**Extracto proporcionado:**
┌──

De todos modos es evidente que, desde que su horizonte se ha abierto al capitalismo, algunos de estos países ven cómo, poco a poco, el mercado, el intercambio y los primeros signos de extraversión, están haciendo bajar la presión. Pero si exceptuamos a los polacos, a los húngaros y a los checos, que han iniciado una transición difícil, pero quizá lograda hacia la democracia y al mercado (aunque sin embargo no han desaparecido en ellos las miasmas xenófobas), todos los demás están a merced de un tribalismo, al que ha respondido, como el eco, el retorno de las aspiraciones de identidad en el Oeste.

Y este tribalismo no sólo promete retrotraernos al siglo XIX, porque convertida la economía en la ultima ratio, las aspiraciones de consumo en el objetivo vital, la riqueza en el valor supremo y el dinero en la referencia absoluta, ocurre que las incertidumbres del mercado agravan el desconcierto de las poblaciones y, por lo tanto, su tentación a refugiarse en las fantasmagorías étnicas.

Lo mismo que los occidentales soñaban, una vez destruido el Muro, con la paz definitiva, los orientales pensaban que, después de unos cuantos años de sacrificio, iban a alcanzar el nirvana capitalista. Nunca entendieron que el mercado era una ascésis, que acanzarlo a medio plazo y desde el punto de vista humano, era una utopía, y que las primeras consecuencias serían la degradación del poder adquisitivo y la pérdida de muchos empleos. Soñaban con un mercado a la anglosajona y descubrieron la jungla. ¿Qué otra cosa puede ser el capitalismo salvaje? Creían estar recorriendo, de una forma acelerada, la película del desarrollo tradicional (acumulación, inversión y nacimiento de una clase empresarial) y lo único que conocieron, fueron los encantos de los circuitos ilícitos de distribución, el mercado paralelo, y la aparición de una clase dominante en la que Marx no había pensado: la Mafía.

└──

**Datos proporcionados:**

┌──

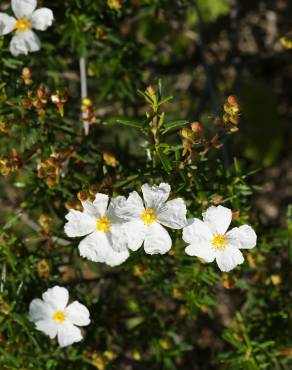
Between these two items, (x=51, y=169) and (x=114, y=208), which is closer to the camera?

└──

**Ejercicio breve 1:** Transcribe del extracto el pasaje que empieza con "Y este tribalismo" y continúa hasta "las fantasmagorías étnicas.".
**Ejercicio breve 2:** Indica si cada afirmación concuerda con el extracto, respondiendo sí o no y citando textualmente las palabras que lo deciden: (a) Los polacos, los húngaros y los checos han iniciado una transición hacia la democracia y el mercado. (b) Los orientales soñaban con un mercado a la anglosajona y encontraron ese mercado. (c) Las incertidumbres del mercado atenúan el desconcierto de las poblaciones.
Las líneas no intervienen en nada de esto.

**Respuesta correcta 1:**
Y este tribalismo no sólo promete retrotraernos al siglo XIX, porque convertida la economía en la ultima ratio, las aspiraciones de consumo en el objetivo vital, la riqueza en el valor supremo y el dinero en la referencia absoluta, ocurre que las incertidumbres del mercado agravan el desconcierto de las poblaciones y, por lo tanto, su tentación a refugiarse en las fantasmagorías étnicas.

**Respuesta correcta 2:**
(a) Sí: "que han iniciado una transición difícil, pero quizá lograda hacia la democracia y al mercado".
(b) No: "Soñaban con un mercado a la anglosajona y descubrieron la jungla."
(c) No: "las incertidumbres del mercado agravan el desconcierto de las poblaciones".